In this post, I will show you how to import some data into your cluster. There is a very cool program called CDM written by the very talented Jon Haddad. This was written for importing test data projects for single node localhost installation of Cassandra, not what we have 🙂
In our case, we will create the schema and import the data manually.
Startup both C* nodes and start the C* process. If you have followed previous posts all you should need to do it type “cassandra” at the command prompt, do one node at a time.
Run “nodetool status” and you should see both nodes in your cluster.
$ nodetool status
Download the necessary files to your server.

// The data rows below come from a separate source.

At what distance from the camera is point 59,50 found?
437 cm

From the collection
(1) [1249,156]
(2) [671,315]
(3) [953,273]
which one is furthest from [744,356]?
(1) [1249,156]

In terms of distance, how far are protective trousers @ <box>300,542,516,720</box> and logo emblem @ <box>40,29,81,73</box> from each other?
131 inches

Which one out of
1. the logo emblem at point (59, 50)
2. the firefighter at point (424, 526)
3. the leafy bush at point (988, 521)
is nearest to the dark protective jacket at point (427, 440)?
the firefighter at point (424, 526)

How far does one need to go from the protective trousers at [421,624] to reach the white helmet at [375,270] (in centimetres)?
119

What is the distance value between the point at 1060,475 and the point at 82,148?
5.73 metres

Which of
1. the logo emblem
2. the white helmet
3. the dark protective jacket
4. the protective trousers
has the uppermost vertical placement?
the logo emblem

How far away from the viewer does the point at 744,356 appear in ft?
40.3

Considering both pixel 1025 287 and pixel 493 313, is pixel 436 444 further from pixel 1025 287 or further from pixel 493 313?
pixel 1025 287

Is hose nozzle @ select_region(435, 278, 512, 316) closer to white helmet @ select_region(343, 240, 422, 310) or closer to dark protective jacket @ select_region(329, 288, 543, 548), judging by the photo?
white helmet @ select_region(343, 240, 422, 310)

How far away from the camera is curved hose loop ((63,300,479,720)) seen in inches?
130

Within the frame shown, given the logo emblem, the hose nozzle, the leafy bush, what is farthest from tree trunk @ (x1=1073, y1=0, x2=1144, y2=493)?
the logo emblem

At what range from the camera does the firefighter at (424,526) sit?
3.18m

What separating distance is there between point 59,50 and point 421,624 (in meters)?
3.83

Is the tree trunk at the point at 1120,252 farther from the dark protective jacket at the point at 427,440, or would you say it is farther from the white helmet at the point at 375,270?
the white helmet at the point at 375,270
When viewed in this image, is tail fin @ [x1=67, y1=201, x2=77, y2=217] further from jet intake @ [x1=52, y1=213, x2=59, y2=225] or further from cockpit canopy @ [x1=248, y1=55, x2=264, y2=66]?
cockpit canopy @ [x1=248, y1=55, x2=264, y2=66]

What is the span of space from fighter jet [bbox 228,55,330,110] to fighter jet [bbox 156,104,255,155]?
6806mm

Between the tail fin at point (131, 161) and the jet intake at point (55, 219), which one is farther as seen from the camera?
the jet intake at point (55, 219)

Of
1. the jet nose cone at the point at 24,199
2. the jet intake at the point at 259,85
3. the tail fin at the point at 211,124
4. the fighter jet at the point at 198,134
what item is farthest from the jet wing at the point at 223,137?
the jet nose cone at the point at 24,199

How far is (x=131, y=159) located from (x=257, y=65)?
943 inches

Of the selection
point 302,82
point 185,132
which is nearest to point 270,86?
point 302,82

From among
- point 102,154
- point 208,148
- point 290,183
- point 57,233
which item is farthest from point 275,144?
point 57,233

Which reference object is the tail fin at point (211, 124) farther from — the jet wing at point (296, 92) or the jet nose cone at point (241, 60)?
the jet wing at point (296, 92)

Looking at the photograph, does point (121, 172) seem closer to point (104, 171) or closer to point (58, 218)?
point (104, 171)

cd /home/cassandra wget http://nosqldiaries.com/wp-content/uploads/2018/08/schema.txt wget http://nosqldiaries.com/wp-content/uploads/2018/08/movies.csv wget http://nosqldiaries.com/wp-content/uploads/2018/08/ratings_by_movie.csv wget http://nosqldiaries.com/wp-content/uploads/2018/08/ratings_by_user.csv wget http://nosqldiaries.com/wp-content/uploads/2018/08/users.csv
Now start cqlsh and create the schema and import the data
3.1 start cqlsh
3.2 create the movielens schema
3.3 check the schema
desc keyspace movielens ;
3.4 Now copy the data from the csv files into our database
COPY movielens.movies FROM 'movies.csv' WITH DELIMITER=','; COPY movielens.ratings_by_movie FROM 'ratings_by_movie.csv' WITH DELIMITER=','; COPY movielens.ratings_by_user FROM 'ratings_by_user.csv' WITH DELIMITER=','; COPY movielens.users FROM 'users.csv' WITH DELIMITER=',';
3.5 Quickly verify the data
select * from movielens.movies limit 10; select * from movielens.ratings_by_movie limit 10; select * from movielens.ratings_by_user limit 10; select * from movielens.users limit 10;
Flush the data to disk.
Calling nodetool flush is needed in order to ensure our memtables have been written to disk. If we didn’t do this, our data would be sitting in memory, and compaction requires data to be written to disk.
We now have a Cassandra database with test application data in it. We can now use this for testing and learning.